The updated Hunter New England guideline, Adult Community Acquired Pneumonia: Initial Investigation and Empiric Antibiotic Therapy has now been released.
Community acquired pneumonia (CAP) is a common cause of hospital admission, carrying a significant risk of morbidity and mortality. Approximately 1/3 of patients require admission to hospital. Streptococcus pneumoniae remains the commonest pathogen ( see here for local epidemiology).
Studies show that the use of clinical pathways for CAP treatment can reduce mortality, length of stay and ultimately cost. Explicit assessment of severity is important. Severe cases should receive broad spectrum empiric therapy (usually intravenous) as soon as possible.

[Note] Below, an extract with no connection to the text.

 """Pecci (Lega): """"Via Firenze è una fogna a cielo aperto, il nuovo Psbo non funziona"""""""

The HNE clinical pathway utilises CORB scoring, derived from a prospective, observational study from Melbourne published in 2007 that demonstrated that the independent predictors of death and/or mechanical ventilation or inotropic support were:
C – confusion (which could be acute or worsening of pre-existing confusion)

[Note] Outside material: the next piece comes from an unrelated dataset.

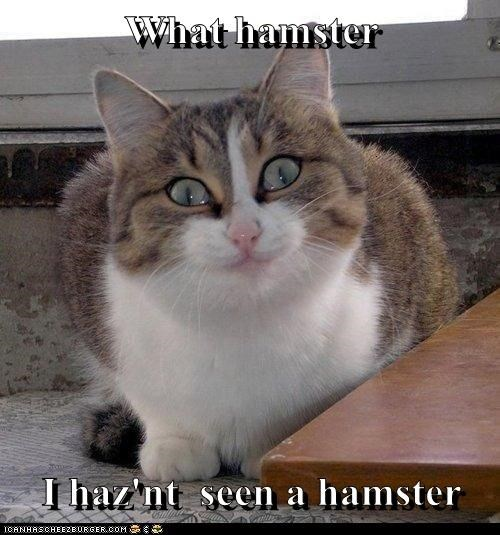 What hamster  I haz'nt  seen a hamster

O – oxygen saturations </= 90%
R – respiratory rate >/= 30/min
B – systolic blood pressure < 90mmHg or diastolic </= 60mmHg
The CORB score is collated by assigning one point for each of the above four items if met. Severe cases are defined as a score of >/= 2. All patients managed in ED with pneumonia should have the score assessed. The scale needs to be performed on all patients seen in the Emergency Department (ED) with CAP and on admitted cases after 24 hours. This tool is simple, does not require invasive testing and is not biased by a patient’s age, sex or comorbidities.
Of course, clinical pathways are never a substitute for clinical acumen and must be used as an adjunct in decision making. Furthermore a patient’s co-morbidities should be taken into account as this may alter antibiotic management.